Comments: I tied something like this: if $M$ is maximal then

$M \neq S$ and if $J$ is a left ideal such that $M \varsubsetneq J \subseteq S \Rightarrow J = S$.

I want to show that: $f^{-1}(M) \neq R$ and if $I$ is a left ideal such that $f^{-1}(M) \varsubsetneq I \subseteq R \Rightarrow I = R$.

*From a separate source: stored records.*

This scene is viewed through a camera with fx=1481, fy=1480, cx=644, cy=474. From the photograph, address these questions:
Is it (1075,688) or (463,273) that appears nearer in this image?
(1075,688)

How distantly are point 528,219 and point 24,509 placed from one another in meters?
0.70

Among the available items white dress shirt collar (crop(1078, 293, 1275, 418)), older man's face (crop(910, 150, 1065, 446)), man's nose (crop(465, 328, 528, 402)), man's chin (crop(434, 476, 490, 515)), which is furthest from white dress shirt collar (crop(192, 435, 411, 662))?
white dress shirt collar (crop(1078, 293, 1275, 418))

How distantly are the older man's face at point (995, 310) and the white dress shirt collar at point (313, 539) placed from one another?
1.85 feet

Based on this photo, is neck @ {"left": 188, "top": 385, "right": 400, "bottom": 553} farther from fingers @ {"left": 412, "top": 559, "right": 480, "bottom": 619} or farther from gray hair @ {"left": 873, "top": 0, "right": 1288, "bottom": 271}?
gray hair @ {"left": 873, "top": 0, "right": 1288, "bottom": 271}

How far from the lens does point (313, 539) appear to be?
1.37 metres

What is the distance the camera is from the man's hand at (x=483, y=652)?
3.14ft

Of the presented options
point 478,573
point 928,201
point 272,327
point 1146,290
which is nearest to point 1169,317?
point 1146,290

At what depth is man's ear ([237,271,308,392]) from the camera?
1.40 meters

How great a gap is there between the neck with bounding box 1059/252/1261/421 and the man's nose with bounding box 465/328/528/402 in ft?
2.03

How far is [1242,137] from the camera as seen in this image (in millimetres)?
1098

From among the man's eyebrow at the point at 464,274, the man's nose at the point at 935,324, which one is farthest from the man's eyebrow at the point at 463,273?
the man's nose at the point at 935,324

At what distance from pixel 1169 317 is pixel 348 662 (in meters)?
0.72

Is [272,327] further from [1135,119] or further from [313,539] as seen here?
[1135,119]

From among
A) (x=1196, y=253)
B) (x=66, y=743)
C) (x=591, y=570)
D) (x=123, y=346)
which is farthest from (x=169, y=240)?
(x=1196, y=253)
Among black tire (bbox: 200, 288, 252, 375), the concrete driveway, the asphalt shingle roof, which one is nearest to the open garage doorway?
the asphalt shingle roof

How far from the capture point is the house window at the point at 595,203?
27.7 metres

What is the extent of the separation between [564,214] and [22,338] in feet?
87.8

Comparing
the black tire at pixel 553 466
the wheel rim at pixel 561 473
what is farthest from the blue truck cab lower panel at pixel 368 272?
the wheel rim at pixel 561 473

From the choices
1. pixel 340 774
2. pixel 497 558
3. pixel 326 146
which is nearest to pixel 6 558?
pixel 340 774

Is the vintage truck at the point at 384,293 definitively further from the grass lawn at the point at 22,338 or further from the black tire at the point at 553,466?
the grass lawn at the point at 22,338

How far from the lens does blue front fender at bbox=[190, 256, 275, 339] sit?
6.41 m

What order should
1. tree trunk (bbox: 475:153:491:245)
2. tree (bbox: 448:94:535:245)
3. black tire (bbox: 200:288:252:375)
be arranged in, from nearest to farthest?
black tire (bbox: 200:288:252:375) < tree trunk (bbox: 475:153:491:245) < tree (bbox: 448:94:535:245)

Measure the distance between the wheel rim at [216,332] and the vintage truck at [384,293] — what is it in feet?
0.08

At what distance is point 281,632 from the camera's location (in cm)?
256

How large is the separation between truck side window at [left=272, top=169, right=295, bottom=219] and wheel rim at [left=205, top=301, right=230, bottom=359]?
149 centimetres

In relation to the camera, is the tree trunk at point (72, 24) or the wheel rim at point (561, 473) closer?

The first statement follows from the fact that $f$ is surjective. I am unable to prove the second.

Answer 1

If $I$ is a left ideal such that $f^{-1}(M) \varsubsetneq I \subseteq R \Rightarrow I = R$.

Let $a\in I$, $a\notin f^{-1}(M)$. It follows $f(a)\notin M$. Since $f^{-1}(M)\subset I$ we get $f(f^{-1}(M))\subset f(I)$. $f$ surjective gives you $M=f(f^{-1}(M))$, so $M\subset f(I)$. But $f(a)\in f(I)-M$. Now note that $f$ surjective implies that $J=f(I)$ is a left ideal of $S$, an thus you get $M\subsetneq J\subseteq S\Rightarrow J=S$, so $f(I)=S$ hence $I=R$ (why?).

Edit. Let's prove the last claim. If $r\in R$ then $f(r)\in S=f(I)$, so there is $i\in I$ such that $f(r)=f(i)$. It follows $f(r-i)=0$, so $r-i\in\ker f$. But $\ker f=f^{-1}(0)\subseteq f^{-1}(M)$, so $\ker f\subset I$ hence $r-i\in I\Rightarrow r\in I$.

Answer 2

Hint.
Let $K:=ker f$. Then $R/ K \cong S$. So maximal ideals of $S$ correspond to maximal ideals of $R/ K$. On the other hand maximal ideals of $R/K$ correspond to those maximal ideals of $R$ which contain $K$.